### STATED GOAL
Please print all of the material below word for word, leaving out the pictures.
---
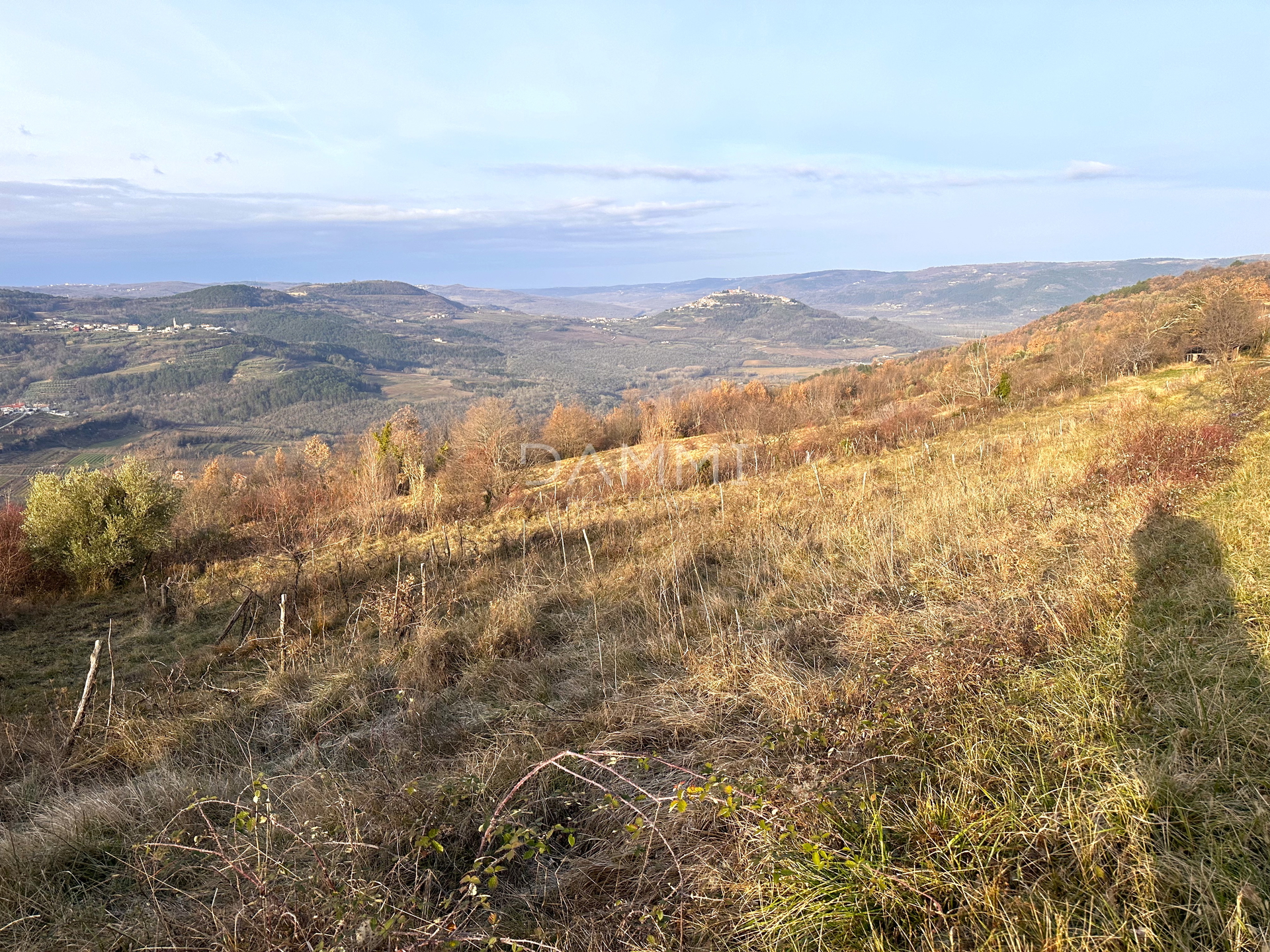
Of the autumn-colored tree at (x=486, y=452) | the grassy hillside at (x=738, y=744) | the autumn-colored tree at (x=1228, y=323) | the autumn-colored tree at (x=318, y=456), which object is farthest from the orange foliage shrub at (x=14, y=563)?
the autumn-colored tree at (x=1228, y=323)

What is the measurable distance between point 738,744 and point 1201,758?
2071 millimetres

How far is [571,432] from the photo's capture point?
34.7 m

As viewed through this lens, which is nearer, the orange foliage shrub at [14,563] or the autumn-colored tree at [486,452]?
the orange foliage shrub at [14,563]

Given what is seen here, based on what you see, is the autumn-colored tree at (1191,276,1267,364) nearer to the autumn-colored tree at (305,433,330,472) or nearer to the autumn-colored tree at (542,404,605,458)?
---
### REPLY TO THE EXERCISE
Of the autumn-colored tree at (x=486, y=452) | the grassy hillside at (x=738, y=744) | the autumn-colored tree at (x=1228, y=323) | the autumn-colored tree at (x=318, y=456), which object is farthest from the orange foliage shrub at (x=14, y=563)?
the autumn-colored tree at (x=1228, y=323)

What is the measurable distance between point 738,744 and point 1201,758?
2071 millimetres

How far is [571,432] from the photo's capture point?
34.7 m

As viewed through this lens, which is nearer, the orange foliage shrub at [14,563] or the autumn-colored tree at [486,452]?
the orange foliage shrub at [14,563]

Given what is seen here, based on what you see, is the autumn-colored tree at (1191,276,1267,364) nearer to the autumn-colored tree at (305,433,330,472) or nearer to the autumn-colored tree at (542,404,605,458)?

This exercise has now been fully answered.